Computational Complexity

Saturday, October 23, 2004

 
Favorite Theorems: Learning Circuits

Posted by Lance

September Edition

Computation Complexity and Computational Learning share many aspects and goals. We both analyze and compare different models of computation either to understand what they can compute or how to find the appropriate model to fit some data. No surprise that many of the tools developed in one area have use in the other. This month's paper exemplifies the connection; it uses tools in complexity to get a nice learning theory result which in turn has very nice implications in complexity theory.

Oracles and Queries that are Sufficient for Exact Learning
Nader Bshouty, Richard Cleve, Ricard Gavaldà, Sampath Kannan and Christino Tamon

The main result shows how to learn circuits probabilistically with equivalence queries and an NP oracle. An equivalence query given a circuit C trying to learn a language L, either says C is correct or gives an input where it fails. The proof uses a clever divide and conquer argument built upon Jerrum, Valiant and Vazirani's technique for random sampling with an NP oracle.

Stored data =>
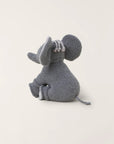CozyChic® Elephant Buddie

What this exercise asks =>
A) In the post on learning circuits, whose technique for random sampling with an NP oracle does the proof build on?
B) Pick up the blog post on learning circuits after its last sentence and keep writing.
The material above was taken from a separate source.

Expected outputs =>
A) Jerrum, Valiant and Vazirani's.

B)
Kobler and Watanabe observe that if SAT has small circuits we can answer equivalence queries to SAT with an NP oracle. Applying Bshouty et. al. they show that if SAT has polynomial-size circuits than the polynomial-time hierarchy collapses to ZPP^NP.

Sengupta noticed that old results give a consequence of PH in S₂^p if SAT has small circuits. This strengthens Kobler and Watanabe because of Jin-Yi Cai's result showing that S₂^p is contained in ZPP^NP. Cai's paper uses many techniques similar to Bshouty et. al. Shaltiel and Umans have a recent result giving weaker assumptions for derandomizing S₂^p by derandomizing random sampling.

If SAT does not small circuits, the Bshouty et. al. algorithm produces a small set of inputs that give a co-NP proof of this fact. Pavan, Sengupta and myself applied this fact to the two queries problem.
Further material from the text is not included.